The records below must be output exactly, with no images carried over.

• **Caption-style text data**:

---*---

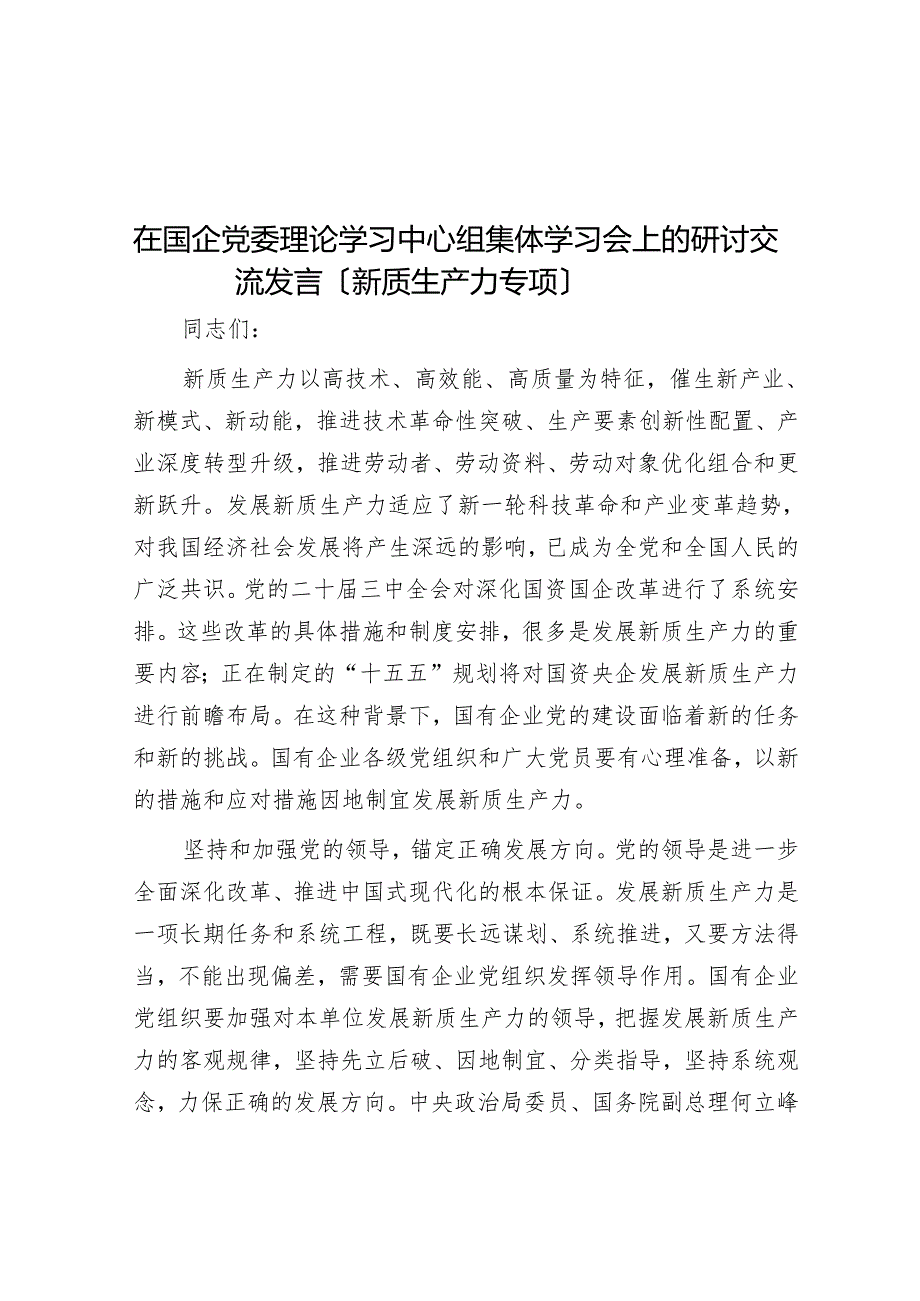 在国企党委理论学习中心组集体学习会上的研讨交流发言（新质生产力专题）.docx_第1页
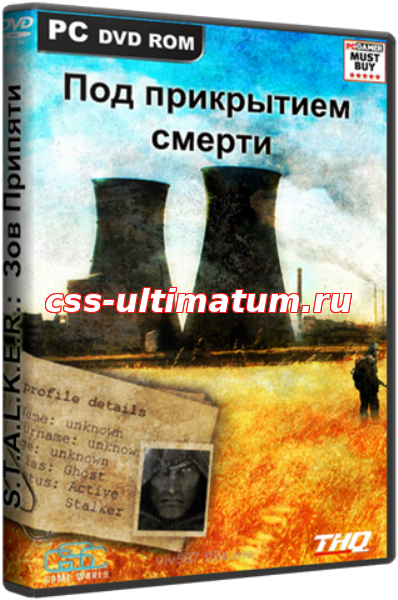 S.T.A.L.K.E.R.: Зов Припяти - Под прикрытием смерти (2014) PC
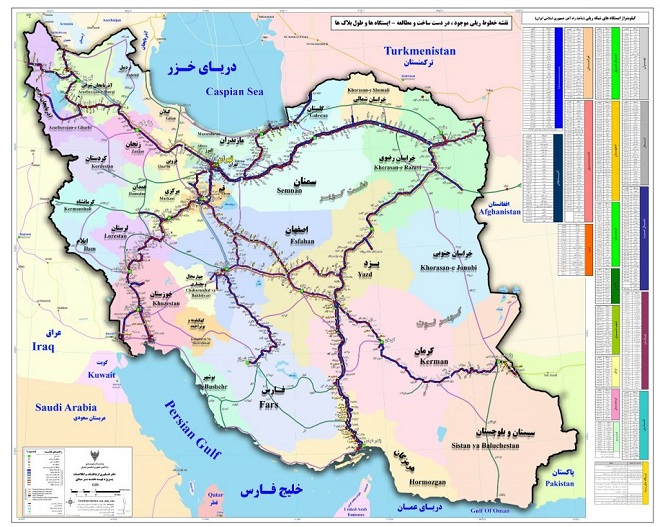 نقشه راه آهن ایران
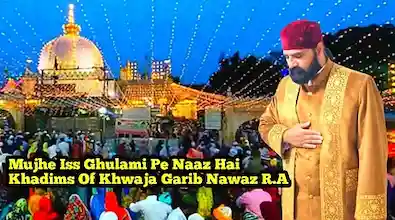 Khwaja Garib Nawaz Dargah inside visitor guide showing peaceful ziyarat pathways and spiritual atmosphere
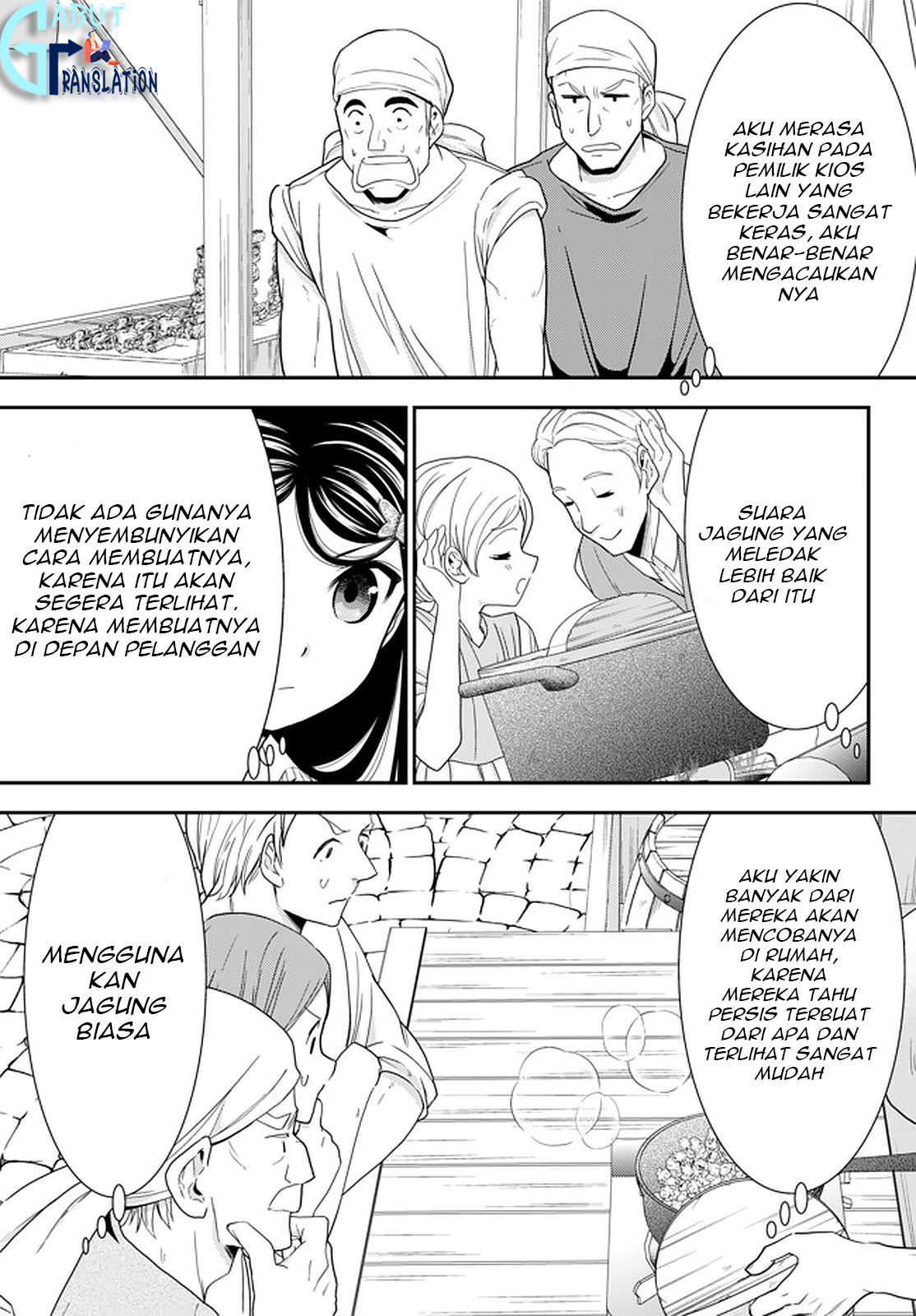 Rougo ni Sonaete Isekai de 8-manmai no Kinka wo Tamemasu Chapter 58 - halaman 14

---*---

• **ANSWER SPACE**:
 在国企党委理论学习中心组集体学习会上的研讨交流发言（新质生产力专题）.docx_第1页
 S.T.A.L.K.E.R.: Зов Припяти - Под прикрытием смерти (2014) PC
 نقشه راه آهن ایران
 Khwaja Garib Nawaz Dargah inside visitor guide showing peaceful ziyarat pathways and spiritual atmosphere
 Rougo ni Sonaete Isekai de 8-manmai no Kinka wo Tamemasu Chapter 58 - halaman 14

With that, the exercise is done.